YOUR INSTRUCTIONS: In the university study tips below, quote the passage between "Befriend your TA" and "that bad grade.", inclusive.

PASSAGE:

Exchange email addresses with the person sitting next to you
(If they seem like they’ll be the type to stick it out for the semester, or year.) You’ll thank me when you catch the flu, sleep in, or forget about class in the haze of your hangover. If the person sitting next to you falls asleep in the first class, find a plan B. Usually, this person has several pens ready on their desk (me), a coffee (common sense), and all the books stacked neatly in front of their notebook, with sticky-notes hanging off the sides to oh-so-casually emphasize their infinite love for learning (and for helping you construct your thesis statements over coffee).
Befriend your TA
Visit your TA during office hours in the first week or two, and a few weeks before your first essay. Comment on the weather, ask if they’ve seen that new Twilight movie, provide your positive opinion on the latest text/theory. Falsify camaraderie if you have to, but know that TAs are of utmost importance to you and your grades. Professors may lecture, but TAs mark – your essays, your tests and your exams. Therefore, befriend. Befriend. Befriend. If befriending the TA is a matter of public hygiene harassment, spray a little cologne in your nose before you visit – it will burn, but so will that bad grade.
Visit the writing centre
If you’re in a math-necessary field, see if there are study groups or seminars or help centers available on campus. Do this in the first week. Use them when you have trouble understanding – sometimes your workload will seem like an anchor tied around your neck and they will appear in the forms of lifeboats. Use, don’t abuse. When I was so mired in my history texts that I couldn’t tell the difference between existentialism and empiricism anymore (I still can’t), visiting the writing centre was like visiting a Buddhist retreat on a budget (i.e., for free): they straightened out my thesis, asked questions that instantly clarified the direction of my arguments and ultimately, preserved my sanity for the next soul-sucking essay. And isn’t that what university is all about?
Learn to compromise
If you’re living in residence, friends may seem paramount – after all, what is post-secondary education if not an infestation of awkward and remarkable socialization – but know when to read. You won’t have time to complete all your readings regardless, so learn how to prioritize: is the 20-page article about learning to write an essay more valuable, or the book you’re writing your essay on? While it may seem poorly planned – why would they assign these things if they know we can’t complete them? – university is all about these sorts of traumatizing decisions. My advice? Read the books you’re going to write your essays on/do your assignments on, and skim through the rest of the texts until finals. Then, read, read, read until your eyes spontaneously combust and your brain chars.

DATA SUPPLIED:
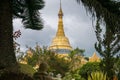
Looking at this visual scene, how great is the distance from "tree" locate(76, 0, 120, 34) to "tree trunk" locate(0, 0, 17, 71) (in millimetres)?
1534

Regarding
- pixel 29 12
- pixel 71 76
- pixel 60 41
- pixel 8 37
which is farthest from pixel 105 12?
pixel 60 41

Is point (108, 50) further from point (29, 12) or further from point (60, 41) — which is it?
point (60, 41)

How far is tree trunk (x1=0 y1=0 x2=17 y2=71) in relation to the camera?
950 centimetres

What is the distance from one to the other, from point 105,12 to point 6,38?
2.05 meters

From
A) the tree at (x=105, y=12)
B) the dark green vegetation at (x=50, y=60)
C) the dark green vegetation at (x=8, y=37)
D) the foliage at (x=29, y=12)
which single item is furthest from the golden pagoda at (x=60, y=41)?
the tree at (x=105, y=12)

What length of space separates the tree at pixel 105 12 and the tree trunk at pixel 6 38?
153 centimetres

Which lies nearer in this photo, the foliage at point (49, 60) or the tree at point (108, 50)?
the tree at point (108, 50)

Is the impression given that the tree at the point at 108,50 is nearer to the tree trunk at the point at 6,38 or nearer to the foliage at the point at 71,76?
the foliage at the point at 71,76

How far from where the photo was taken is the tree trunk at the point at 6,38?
9500mm

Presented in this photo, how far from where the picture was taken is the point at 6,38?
9.71 metres

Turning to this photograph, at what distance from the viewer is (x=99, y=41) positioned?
27172 millimetres

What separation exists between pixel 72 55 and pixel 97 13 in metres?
34.4

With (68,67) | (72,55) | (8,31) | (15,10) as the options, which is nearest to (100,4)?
(8,31)

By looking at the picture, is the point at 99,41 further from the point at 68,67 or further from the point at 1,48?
the point at 1,48
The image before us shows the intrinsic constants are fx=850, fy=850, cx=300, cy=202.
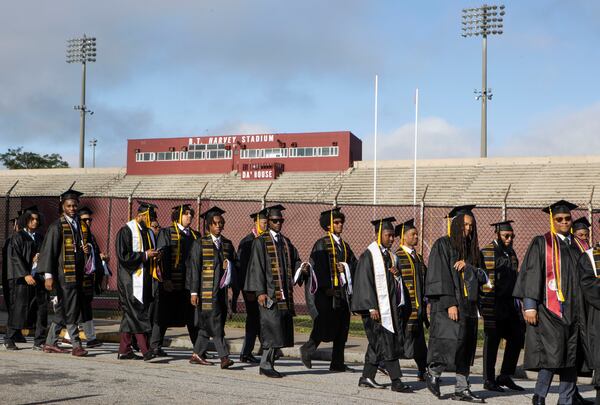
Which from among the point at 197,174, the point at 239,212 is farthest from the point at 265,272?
the point at 197,174

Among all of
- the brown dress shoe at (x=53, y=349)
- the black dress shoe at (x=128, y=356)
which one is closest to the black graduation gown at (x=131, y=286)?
the black dress shoe at (x=128, y=356)

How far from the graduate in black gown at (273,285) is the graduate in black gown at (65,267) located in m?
2.49

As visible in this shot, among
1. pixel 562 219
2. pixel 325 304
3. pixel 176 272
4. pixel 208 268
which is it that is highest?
pixel 562 219

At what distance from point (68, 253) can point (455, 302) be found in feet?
17.8

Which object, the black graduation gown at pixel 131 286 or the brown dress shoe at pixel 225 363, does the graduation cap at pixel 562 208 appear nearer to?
the brown dress shoe at pixel 225 363

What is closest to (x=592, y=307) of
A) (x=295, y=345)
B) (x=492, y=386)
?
(x=492, y=386)

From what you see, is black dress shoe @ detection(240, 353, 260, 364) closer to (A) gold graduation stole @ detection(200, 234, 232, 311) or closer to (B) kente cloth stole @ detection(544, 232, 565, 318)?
(A) gold graduation stole @ detection(200, 234, 232, 311)

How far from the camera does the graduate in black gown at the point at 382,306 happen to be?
29.6 ft

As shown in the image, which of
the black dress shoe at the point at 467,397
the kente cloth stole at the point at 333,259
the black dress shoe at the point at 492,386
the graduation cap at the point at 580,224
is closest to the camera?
the black dress shoe at the point at 467,397

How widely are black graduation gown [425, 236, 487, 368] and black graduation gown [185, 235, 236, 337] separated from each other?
2.97m

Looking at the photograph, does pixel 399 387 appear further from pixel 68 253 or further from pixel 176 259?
pixel 68 253

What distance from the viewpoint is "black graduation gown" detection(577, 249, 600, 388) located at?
748cm

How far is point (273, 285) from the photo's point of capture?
10102 millimetres

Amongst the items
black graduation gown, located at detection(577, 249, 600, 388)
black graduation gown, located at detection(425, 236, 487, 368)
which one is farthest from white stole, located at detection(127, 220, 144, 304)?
black graduation gown, located at detection(577, 249, 600, 388)
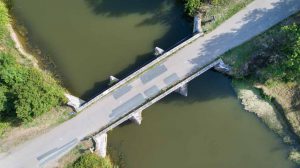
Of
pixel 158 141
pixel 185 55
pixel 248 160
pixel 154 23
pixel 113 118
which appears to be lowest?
pixel 248 160

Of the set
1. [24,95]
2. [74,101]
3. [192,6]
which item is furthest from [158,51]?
[24,95]

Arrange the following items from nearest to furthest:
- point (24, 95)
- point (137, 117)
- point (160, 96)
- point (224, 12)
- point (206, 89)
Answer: point (24, 95), point (160, 96), point (137, 117), point (224, 12), point (206, 89)

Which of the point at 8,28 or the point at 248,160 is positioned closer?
the point at 248,160

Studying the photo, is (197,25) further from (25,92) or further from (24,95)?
(24,95)

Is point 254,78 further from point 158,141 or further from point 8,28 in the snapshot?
point 8,28

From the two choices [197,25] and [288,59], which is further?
[197,25]

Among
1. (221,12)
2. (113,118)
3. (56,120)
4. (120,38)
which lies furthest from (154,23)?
(56,120)
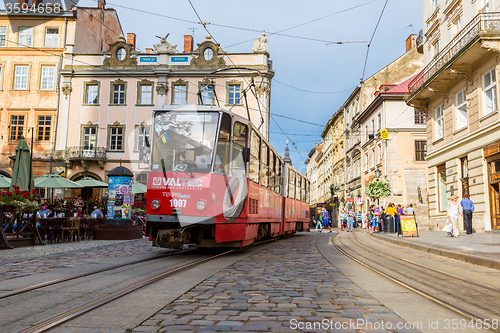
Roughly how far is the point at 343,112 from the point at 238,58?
19.9 metres

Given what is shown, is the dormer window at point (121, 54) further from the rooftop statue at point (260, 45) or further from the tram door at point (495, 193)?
the tram door at point (495, 193)

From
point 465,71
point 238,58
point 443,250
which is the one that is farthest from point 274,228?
point 238,58

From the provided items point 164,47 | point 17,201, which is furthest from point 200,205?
point 164,47

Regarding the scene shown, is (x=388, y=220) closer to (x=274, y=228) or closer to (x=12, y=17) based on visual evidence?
(x=274, y=228)

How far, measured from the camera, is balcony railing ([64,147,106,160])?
119 feet

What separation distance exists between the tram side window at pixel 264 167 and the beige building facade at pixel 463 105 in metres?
→ 10.0

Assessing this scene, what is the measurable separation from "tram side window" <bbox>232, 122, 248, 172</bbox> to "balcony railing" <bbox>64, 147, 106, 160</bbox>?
90.7 feet

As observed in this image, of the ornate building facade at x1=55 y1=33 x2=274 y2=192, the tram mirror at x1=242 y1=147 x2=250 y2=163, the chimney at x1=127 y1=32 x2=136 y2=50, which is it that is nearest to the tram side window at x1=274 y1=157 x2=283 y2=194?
the tram mirror at x1=242 y1=147 x2=250 y2=163

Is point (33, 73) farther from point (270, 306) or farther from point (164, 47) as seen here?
point (270, 306)

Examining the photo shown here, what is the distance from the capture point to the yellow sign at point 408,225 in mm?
18911

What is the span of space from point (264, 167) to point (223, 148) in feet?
10.8

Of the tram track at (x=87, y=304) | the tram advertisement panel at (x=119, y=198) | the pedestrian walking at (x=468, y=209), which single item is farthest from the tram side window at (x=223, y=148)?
the pedestrian walking at (x=468, y=209)

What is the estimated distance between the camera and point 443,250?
38.7 ft

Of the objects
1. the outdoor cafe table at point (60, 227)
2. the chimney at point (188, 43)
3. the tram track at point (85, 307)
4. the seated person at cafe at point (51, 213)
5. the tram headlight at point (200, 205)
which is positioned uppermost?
the chimney at point (188, 43)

SOLUTION TO THIS TASK:
Befriend your TA
Visit your TA during office hours in the first week or two, and a few weeks before your first essay. Comment on the weather, ask if they’ve seen that new Twilight movie, provide your positive opinion on the latest text/theory. Falsify camaraderie if you have to, but know that TAs are of utmost importance to you and your grades. Professors may lecture, but TAs mark – your essays, your tests and your exams. Therefore, befriend. Befriend. Befriend. If befriending the TA is a matter of public hygiene harassment, spray a little cologne in your nose before you visit – it will burn, but so will that bad grade.